+++ Passage provided

Paddington RSL, November 20


DAMMIT, WHO DOES SHE remind me of?, I kept thinking. It should have been obvious from the start. Maybe it was the presence of shoes which threw me.


A diva entrance – having let the band plug in, start up and prepare the way, she finally emerged as The Star Of The Show - was a nice touch for someone whose charisma, whether with her regular band, The Jezabels or now solo, is star-quality and who controls the stage without need to shout it out.


Though it was slightly marred by Hayley Mary, to her great amusement, and ours, colliding with guitarist Johnny Took (her occasional co-writer, moonlighting from DMA’s) and spilling her drink.

The flower-festooned stage had a touch of decadence and a strong whiff of style, her first outfit - changed half way through a show which didn’t make an hour - presented her as a kind of slightly androgynous Carnaby St dandy. And the band was guitar-strong (two electrics, one acoustic, but almost defiantly, no keyboards), kept in line by a strong drumming hand, and tuned to assertive jangle more than power.



Then songs such as Like A Woman Should (“wish that I was born in another time”), with its melodic charge that like The Piss, The Perfume, brought a mix of melancholy and resilience, and Holly, with its built-in wistfulness and offhand elegance, offered almost a classicist take on mid-‘60s pop.


Best of all, confirming the new batch of songs are a significant step up from the good first EP released early this year, The Chain was happy/sad, bright/bruised, punchy/solemn, like a teen drama given adult overtones.


That’s when the penny dropped: Sandie, that’s who it was. Sandie Shaw. All doubt was removed by the cover song of the set, especially knowing that Shaw had a late career re-entry into youth culture in the mid-80s when devotees, Johnny Marr and Morrissey, of The Smiths, convinced her to record a couple of their ‘60s-inspired songs which paired her blend of light insouciance and real feeling, with their patterned-pop intensity.


While she is at the other end of her career to Shaw (nee Goodrich) when that revival hit, Mary (nee McGlone) makes similar effect with her cover of The Libertines’ very Smiths-like Can’t Stand Me Now, lightly stepping with regret disguised behind a smile, as the band, hand in glove, spin out joyfully around her.


She takes that song and makes it her own here. Just as she did this politely seated but enthusiastic audience. I reckon this solo career has legs. (And shoes.)



A version of this review was published in the Sydney Morning Herald.

++++++
+++ Recorded data

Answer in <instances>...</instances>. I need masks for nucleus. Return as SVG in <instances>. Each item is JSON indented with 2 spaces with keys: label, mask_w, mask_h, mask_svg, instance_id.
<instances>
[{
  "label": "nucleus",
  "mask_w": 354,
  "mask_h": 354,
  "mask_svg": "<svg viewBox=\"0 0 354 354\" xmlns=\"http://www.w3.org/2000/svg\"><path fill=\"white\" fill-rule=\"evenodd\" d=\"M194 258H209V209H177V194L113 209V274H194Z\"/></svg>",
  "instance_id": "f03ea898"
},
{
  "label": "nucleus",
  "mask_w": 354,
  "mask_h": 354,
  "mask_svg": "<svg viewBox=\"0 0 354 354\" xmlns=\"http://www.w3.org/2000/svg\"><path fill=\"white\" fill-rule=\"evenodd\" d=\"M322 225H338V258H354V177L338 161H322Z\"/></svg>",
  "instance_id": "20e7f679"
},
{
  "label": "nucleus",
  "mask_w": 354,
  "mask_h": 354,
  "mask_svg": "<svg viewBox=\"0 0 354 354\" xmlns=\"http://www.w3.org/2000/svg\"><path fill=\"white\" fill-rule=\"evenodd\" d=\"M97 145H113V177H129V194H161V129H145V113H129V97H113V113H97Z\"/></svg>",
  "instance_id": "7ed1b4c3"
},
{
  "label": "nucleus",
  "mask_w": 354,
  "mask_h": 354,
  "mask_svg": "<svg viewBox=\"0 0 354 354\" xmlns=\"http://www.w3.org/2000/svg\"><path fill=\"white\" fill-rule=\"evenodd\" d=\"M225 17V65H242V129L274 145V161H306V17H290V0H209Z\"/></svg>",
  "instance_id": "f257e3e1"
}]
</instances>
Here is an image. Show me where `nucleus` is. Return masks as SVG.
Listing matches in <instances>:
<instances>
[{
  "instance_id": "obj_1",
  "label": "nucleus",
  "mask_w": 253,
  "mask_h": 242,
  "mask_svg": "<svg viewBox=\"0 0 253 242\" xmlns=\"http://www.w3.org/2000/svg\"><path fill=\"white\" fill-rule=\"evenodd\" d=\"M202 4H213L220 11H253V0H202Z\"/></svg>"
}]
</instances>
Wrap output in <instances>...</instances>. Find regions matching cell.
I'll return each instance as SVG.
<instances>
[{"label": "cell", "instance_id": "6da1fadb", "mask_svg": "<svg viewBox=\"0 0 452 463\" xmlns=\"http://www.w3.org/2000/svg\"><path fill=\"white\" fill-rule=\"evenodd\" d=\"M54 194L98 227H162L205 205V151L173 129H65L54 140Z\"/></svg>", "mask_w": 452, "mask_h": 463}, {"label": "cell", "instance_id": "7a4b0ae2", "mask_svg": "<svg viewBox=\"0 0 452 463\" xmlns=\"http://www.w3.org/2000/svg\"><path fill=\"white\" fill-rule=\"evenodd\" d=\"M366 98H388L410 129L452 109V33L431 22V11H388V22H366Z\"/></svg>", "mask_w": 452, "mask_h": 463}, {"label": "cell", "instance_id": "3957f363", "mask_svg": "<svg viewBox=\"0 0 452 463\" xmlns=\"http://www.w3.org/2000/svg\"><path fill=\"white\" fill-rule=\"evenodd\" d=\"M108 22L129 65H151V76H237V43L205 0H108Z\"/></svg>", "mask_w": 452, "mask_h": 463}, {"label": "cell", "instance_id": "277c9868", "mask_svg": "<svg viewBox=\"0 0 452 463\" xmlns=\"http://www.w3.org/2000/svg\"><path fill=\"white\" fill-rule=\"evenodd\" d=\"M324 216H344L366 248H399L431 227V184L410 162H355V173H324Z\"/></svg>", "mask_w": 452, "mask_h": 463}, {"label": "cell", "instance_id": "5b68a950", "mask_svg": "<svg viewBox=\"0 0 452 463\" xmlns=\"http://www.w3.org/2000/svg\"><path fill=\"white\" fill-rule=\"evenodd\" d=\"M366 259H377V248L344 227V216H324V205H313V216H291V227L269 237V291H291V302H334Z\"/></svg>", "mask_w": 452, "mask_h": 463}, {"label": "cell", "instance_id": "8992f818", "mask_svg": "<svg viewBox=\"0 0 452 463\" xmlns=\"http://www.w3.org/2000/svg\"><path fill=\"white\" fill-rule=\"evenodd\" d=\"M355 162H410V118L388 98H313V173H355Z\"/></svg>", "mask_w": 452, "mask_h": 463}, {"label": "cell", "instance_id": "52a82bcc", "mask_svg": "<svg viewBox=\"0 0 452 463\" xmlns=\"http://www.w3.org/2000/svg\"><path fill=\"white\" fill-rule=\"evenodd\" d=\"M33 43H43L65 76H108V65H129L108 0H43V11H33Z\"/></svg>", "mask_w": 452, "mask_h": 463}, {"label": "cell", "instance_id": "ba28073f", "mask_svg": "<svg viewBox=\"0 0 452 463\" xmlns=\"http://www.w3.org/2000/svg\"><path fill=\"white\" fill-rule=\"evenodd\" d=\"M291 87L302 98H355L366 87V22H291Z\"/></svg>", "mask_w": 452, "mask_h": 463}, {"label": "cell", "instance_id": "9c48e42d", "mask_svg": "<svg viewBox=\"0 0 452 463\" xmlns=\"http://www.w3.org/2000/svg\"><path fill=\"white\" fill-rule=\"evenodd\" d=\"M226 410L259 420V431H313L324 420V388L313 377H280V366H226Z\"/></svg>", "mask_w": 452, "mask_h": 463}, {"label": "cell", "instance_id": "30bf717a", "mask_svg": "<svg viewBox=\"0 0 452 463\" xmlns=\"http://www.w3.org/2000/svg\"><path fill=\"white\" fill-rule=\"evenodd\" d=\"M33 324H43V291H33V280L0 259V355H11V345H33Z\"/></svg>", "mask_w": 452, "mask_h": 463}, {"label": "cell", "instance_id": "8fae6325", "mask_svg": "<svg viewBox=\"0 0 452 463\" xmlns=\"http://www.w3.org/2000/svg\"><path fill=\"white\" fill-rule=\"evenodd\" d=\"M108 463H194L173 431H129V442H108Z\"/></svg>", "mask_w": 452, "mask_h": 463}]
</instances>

++++++

- _Directions_
(A) Set down, word for word, the portion of the concert review between "While she is" and "Sydney Morning Herald.", inclusive.
(B) Summarize the concert review in two sentences.
The items have no connection to the concert review.

- _Solved problems_
(A)
While she is at the other end of her career to Shaw (nee Goodrich) when that revival hit, Mary (nee McGlone) makes similar effect with her cover of The Libertines’ very Smiths-like Can’t Stand Me Now, lightly stepping with regret disguised behind a smile, as the band, hand in glove, spin out joyfully around her.


She takes that song and makes it her own here. Just as she did this politely seated but enthusiastic audience. I reckon this solo career has legs. (And shoes.)



A version of this review was published in the Sydney Morning Herald.

(B) Hayley Mary, of The Jezabels, played a solo show at Paddington RSL that ran under an hour, backed by a guitar-strong band. Her star-quality charisma and new songs such as The Chain, a significant step up from her first EP, carried the show, and a cover of The Libertines' Can't Stand Me Now recalled Sandie Shaw and suggested that this solo career has legs.